Como cábala, desde hace unos
meses, si veía uno me convencía de que las cosas andarían mejor. Cada día
transcurrido, en especial desde mediados de junio a esta parte, me fui poniendo
más exigente con mi propio ritual. Si veía más de uno, si era en la calle, si era
en el colectivo (en las bocas del subte no cuenta porque siempre hay, siempre),
en un sitio inesperado o común como una panadería. Hoy crucé en las esquinas de
siempre, barriales y mudas, rumbo al trabajo y me propuse que funcionara la
cábala desde temprano. Tenía que ser antes de entrar a la escuela. Miré las
mochilas de los y las estudiantes que pasaban a mi lado, las muñecas, los
cuellos, los afiches para encontrarme con uno, pero nada. Ni un vestigio de
tela, ni una tirita (¿Justo hoy, justo hoy me viene a fallar?) No vale mirar el
celular, me dije, a una cuadra de la escuela. A lo lejos divisé un grupo de
chicas que se apuraban para llegar a la parada del 47, pero nada de nada, ni
pizca. Entonces enfrenté la rutina como aquel Asterión borgeano que espera a su
Teseo: entregao. Cualquier cosa podía suceder si no me cruzaba con un pañuelo
verde. Cruz diablo, si me emboscaba uno celeste…

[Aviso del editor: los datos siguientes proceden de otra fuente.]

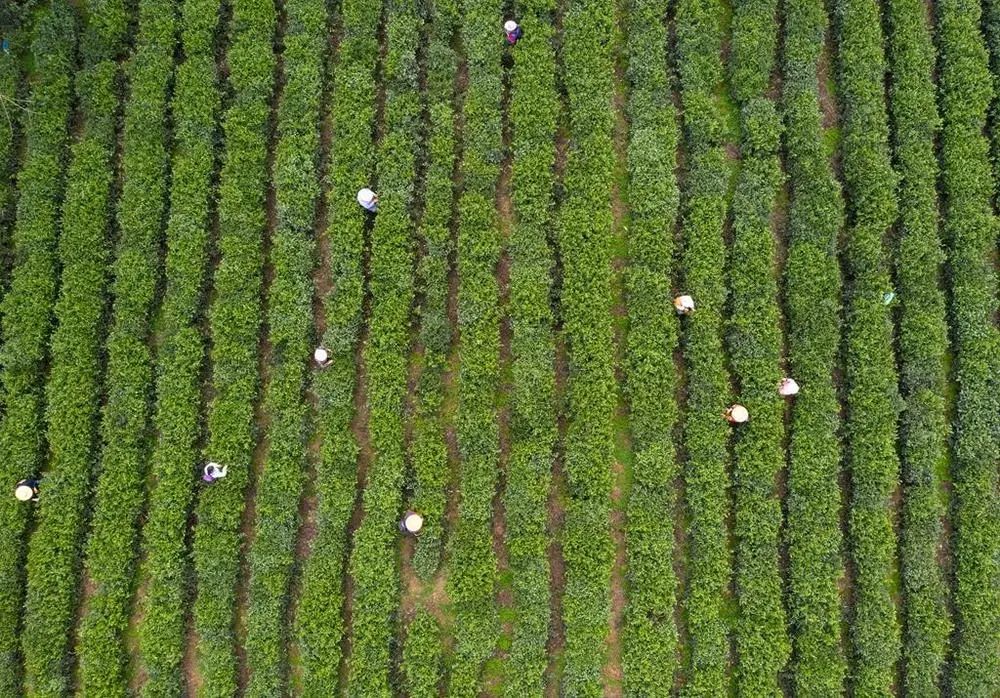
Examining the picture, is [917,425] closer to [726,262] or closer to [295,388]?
[726,262]

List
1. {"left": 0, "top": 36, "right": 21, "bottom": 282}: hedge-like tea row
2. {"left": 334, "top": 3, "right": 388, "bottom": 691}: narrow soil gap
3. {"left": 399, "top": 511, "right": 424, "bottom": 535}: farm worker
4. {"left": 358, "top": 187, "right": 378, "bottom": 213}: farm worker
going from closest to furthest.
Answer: {"left": 399, "top": 511, "right": 424, "bottom": 535}: farm worker, {"left": 334, "top": 3, "right": 388, "bottom": 691}: narrow soil gap, {"left": 358, "top": 187, "right": 378, "bottom": 213}: farm worker, {"left": 0, "top": 36, "right": 21, "bottom": 282}: hedge-like tea row

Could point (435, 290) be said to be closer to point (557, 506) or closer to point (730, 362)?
point (557, 506)

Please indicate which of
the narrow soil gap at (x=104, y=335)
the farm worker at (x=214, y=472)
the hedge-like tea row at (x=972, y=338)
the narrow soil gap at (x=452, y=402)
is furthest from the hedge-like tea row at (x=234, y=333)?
the hedge-like tea row at (x=972, y=338)

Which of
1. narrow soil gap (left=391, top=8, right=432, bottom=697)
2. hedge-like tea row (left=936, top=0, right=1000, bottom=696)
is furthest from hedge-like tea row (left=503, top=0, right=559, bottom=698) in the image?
hedge-like tea row (left=936, top=0, right=1000, bottom=696)

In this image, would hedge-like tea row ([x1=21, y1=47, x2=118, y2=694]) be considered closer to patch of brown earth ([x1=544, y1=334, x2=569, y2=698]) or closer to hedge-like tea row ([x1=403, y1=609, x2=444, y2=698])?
hedge-like tea row ([x1=403, y1=609, x2=444, y2=698])

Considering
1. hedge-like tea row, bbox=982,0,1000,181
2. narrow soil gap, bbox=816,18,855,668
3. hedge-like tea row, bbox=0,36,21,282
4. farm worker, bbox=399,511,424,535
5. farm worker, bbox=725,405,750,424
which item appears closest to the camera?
farm worker, bbox=399,511,424,535

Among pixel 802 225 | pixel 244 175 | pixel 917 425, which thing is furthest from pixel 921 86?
pixel 244 175

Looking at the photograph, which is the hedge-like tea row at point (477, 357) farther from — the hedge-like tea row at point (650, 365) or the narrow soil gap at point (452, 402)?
the hedge-like tea row at point (650, 365)
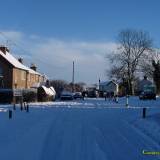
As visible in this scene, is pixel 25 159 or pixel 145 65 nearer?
pixel 25 159

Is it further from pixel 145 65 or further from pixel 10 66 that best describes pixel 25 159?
pixel 145 65

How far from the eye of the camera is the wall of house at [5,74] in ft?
249

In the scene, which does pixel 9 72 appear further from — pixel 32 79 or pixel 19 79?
pixel 32 79

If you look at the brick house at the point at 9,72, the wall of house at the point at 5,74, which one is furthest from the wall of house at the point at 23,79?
the wall of house at the point at 5,74

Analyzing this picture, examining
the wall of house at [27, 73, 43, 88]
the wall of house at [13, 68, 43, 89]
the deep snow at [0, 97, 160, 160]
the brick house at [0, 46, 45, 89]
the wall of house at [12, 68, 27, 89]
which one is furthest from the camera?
the wall of house at [27, 73, 43, 88]

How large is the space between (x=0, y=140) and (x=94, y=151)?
195 inches

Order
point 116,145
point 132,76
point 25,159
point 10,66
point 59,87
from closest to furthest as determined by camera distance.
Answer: point 25,159
point 116,145
point 10,66
point 132,76
point 59,87

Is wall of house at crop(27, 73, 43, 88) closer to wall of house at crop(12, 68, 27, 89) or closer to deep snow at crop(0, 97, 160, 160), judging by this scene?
wall of house at crop(12, 68, 27, 89)

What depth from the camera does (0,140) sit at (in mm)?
19672

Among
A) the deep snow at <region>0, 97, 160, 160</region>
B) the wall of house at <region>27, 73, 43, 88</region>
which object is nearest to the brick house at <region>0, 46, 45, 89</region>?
the wall of house at <region>27, 73, 43, 88</region>

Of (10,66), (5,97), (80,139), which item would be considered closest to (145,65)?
(10,66)

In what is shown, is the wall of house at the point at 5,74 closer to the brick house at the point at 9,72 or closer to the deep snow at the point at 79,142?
the brick house at the point at 9,72

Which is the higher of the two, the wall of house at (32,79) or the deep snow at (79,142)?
the wall of house at (32,79)

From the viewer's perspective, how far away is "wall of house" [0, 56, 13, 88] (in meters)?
75.8
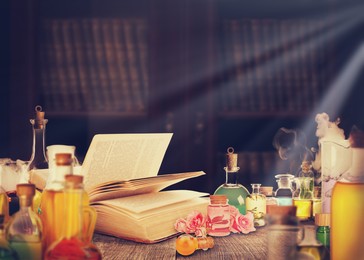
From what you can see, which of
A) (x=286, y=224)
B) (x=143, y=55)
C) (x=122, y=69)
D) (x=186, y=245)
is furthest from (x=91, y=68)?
(x=286, y=224)

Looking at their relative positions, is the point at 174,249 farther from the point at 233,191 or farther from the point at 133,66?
the point at 133,66

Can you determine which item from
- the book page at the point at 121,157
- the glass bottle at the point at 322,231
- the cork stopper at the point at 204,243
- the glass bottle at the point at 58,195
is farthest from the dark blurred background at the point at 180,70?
the glass bottle at the point at 58,195

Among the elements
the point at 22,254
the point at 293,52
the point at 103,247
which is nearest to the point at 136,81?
the point at 293,52

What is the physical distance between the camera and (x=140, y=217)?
119 cm

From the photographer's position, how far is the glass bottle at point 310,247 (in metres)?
0.76

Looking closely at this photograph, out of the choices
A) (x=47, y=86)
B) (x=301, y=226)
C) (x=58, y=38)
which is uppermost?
(x=58, y=38)

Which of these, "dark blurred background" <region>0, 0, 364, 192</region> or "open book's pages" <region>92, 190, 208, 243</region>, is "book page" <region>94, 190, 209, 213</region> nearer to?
"open book's pages" <region>92, 190, 208, 243</region>

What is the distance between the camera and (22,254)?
2.68ft

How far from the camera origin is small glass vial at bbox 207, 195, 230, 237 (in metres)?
1.27

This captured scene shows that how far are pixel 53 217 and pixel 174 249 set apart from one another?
1.34ft

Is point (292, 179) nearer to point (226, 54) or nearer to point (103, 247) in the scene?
point (103, 247)

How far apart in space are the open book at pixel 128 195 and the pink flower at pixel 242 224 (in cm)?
11

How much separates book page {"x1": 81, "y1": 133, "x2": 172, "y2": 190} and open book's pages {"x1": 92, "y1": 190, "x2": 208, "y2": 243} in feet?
0.24

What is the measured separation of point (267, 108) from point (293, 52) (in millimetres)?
315
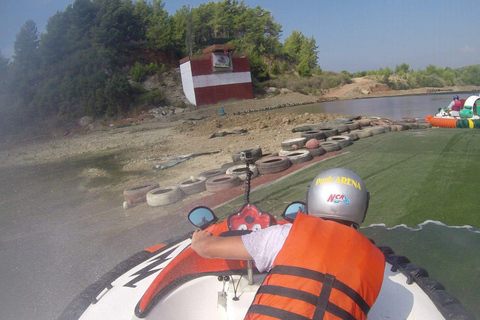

Mañana agitada en la escuela. Poco
tiempo para todo, burocracia y timbres que no dan respiro con las cosas
importantes. Apenas un mate ganado al frenesí de los recreos. Ejercicios y
actividades sobre múltiplos y divisores. Números primos en el pizarrón,
caprichosos y escurridizos. No aclaré que, así como no vale revisar el
teléfono, tampoco valen los pañuelos repetidos. Deben ser, para que el
mecanismo de la cábala funcione, un azar, un capricho. Promediaba el día y
ningún verde a la vista. No perdí las esperanzas y me distraje con mi labor. Esta
artesanía que llamamos docencia.
Última hora, los planetas no
habían colapsado aún, ni los tsunamis se habían devorado las costas continentales,
ni siquiera los pájaros se habían fugado de todos los árboles en bandada. Lo típico.
Algún moretón de mancha nada, algunos cuantos tildes caídos en las
redacciones, ausentes en la columna de ausentes: tanto, presentes: tanto, más
burocracia y más fotocopias insípidas. Una normalidad exasperante que sólo
podía ser el prólogo de una gran desgracia.
En la formación de salida, poco antes de empezar el arrío de la bandera, Lucía, que estaba delante de todo,
enfrente mío, me interpela. Aclaro, con ella no habíamos hablado del tema, o si
lo habíamos hecho nunca había expresado una opinión ni a favor ni en contra de
la despenalización:
-Mañana voy a la marcha del
aborto con mi mamá, su amiga, mi tía y una amiga.
-Qué bueno, Lu. Y te hago una
pregunta- tomé aire- ¿de qué color es tu pañuelo?
-¡Verde, profe! ¿De qué color va
a ser?
Entonces respiré aliviado. Supongo que el
universo también tiene sentido del humor.